Yes, it was an explanation. I was talking about the way you explained it, duh!  Anyway, I should just have grabbed the books, instead of debating about it, whilst not knowing exactly what I was talking about.....I checked Wyegoldts 2000 book, and he mentions praenymph for just born animals and protonymph for the first free living instar. and after the protonymph come the nypmhal instars.
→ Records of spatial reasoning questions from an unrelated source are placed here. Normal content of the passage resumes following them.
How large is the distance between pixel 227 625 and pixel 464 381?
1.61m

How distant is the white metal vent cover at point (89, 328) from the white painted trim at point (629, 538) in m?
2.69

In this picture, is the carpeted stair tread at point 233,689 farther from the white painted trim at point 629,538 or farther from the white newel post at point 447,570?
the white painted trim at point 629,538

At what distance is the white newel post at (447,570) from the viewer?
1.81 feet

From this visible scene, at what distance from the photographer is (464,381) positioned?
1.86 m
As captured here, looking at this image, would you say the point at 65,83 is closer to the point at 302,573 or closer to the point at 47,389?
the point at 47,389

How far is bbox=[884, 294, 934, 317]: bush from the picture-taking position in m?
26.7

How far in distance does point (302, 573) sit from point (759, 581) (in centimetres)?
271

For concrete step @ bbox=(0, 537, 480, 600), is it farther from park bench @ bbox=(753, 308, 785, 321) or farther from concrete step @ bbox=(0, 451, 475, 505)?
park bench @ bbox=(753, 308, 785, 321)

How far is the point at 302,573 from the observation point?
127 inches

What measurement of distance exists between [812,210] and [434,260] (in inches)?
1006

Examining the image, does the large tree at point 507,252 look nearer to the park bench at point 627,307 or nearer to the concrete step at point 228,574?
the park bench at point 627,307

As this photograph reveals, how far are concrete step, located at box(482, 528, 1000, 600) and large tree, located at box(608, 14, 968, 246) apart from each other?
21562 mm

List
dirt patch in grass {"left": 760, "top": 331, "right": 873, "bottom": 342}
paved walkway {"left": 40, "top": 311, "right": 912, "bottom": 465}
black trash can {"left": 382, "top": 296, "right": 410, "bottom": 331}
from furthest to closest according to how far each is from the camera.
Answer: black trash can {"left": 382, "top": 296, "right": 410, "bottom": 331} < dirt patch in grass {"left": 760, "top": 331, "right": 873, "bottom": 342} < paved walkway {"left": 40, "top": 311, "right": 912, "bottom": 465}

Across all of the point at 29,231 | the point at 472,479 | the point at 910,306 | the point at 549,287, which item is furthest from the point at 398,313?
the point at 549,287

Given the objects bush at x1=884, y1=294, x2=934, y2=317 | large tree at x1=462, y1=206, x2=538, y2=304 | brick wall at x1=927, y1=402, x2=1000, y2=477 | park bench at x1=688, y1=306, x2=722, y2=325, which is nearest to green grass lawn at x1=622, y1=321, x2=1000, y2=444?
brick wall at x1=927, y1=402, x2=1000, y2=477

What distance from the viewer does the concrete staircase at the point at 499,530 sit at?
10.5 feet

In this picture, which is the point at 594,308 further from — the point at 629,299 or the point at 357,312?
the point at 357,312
1. Both species (D.diadema and D.variegatus) occur in Tanzania, like I already said. Check out:

PRENDINI, L., P.WEYGOLDT & WHEELER W.C. 2005. Systematics of the Damon 
	variegatus group of African whip spiders (Chelicerata: Amblypygi): Evidence from 
	behaviour, morphology and DNA. Organisms, Diversity & Evolution 5: 203-236

and

WEYGOLDT, P. 1999. Revision of the genus Damon C.L. Koch, 1850 (Chelicerata: 
Amblypygi: Phrynichidae). Sperm transfer, spermatophore morphology, and female genitalia of three species of whip spiders: Charinus seychellarum (Kraepelin, 1898), Damon medius (Herbst, 1797) and Phrynichus scaber (Gervais, 1844) 
	(Chelicerata: Amblypygi). Zoologica, Heft 150 E.Schweizbart’sche 
	Verlagsbuchandlung (Nägeleu. Obermiller) Stuttgart 1999

So, sorry OP, I corrected you without knowing it myself precisely, nothing else to do now for me than to say sorry and thanks for the debate E and A...


----------



## Elytra and Antenna (Nov 5, 2011)

Michiel said:


> .....I checked Wyegoldts 2000 book, 1. Both species (D.diadema and D.variegatus) occur in Tanzania, like I already said. Check out:
> PRENDINI, L., P.WEYGOLDT & WHEELER W.C. 2005.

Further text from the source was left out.